The site of last week's Glastonbury Festival near Pilton, Somerset has been left covered in rubbish as revellers began to desert Worthy Farm, leaving an estimated half a million sacks of debris in their wake.

Clean-up teams have been drafted in to clear the detritus of the five-day campsite, with poor weather and muddy conditions not making the job any easier.

Festival organisers urged campers not to leave discarded tents on the site, although they said they would take fully packed-up tents and food donations for charity – but many of the revellers opted to ignore this and left tents, food, clothes and other belongings lying around as they deserted the site.

Thousands of litter pickers were hard at work as cars left the site early on Monday (27 June 2016), many of which had to be pushed through the mud as drivers joined the queues of traffic exiting the festival.

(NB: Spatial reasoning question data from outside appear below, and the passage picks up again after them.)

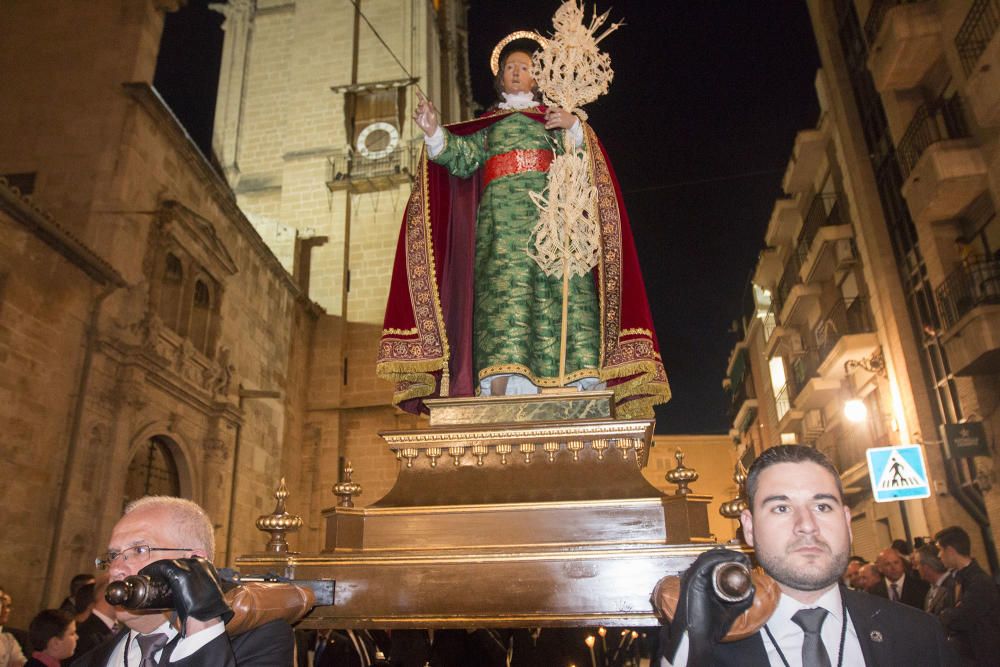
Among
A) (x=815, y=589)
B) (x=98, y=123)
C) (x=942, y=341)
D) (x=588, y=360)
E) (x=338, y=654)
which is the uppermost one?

Festival organiser and Worthy Farm owner Michael Eavis described it as the muddiest year the festival had ever had, telling the Daily Mail: "I've never seen mud like it in the whole life. This is worse than 1997.

"In my 46 years, it hasn't been as bad as this. Every single bit of woodchip in the south of England, all of it is here over 1,000 acres."

As well as old tents and the expected empty beer cans, wine bottles and food waste, the festival site was also strewn with discarded fold-up chairs, wristbands, clothing, blankets and blow-up mattresses.

However, some campers managed to adhere to the festival rules and leave not a trace of their being there – just as requested by site management.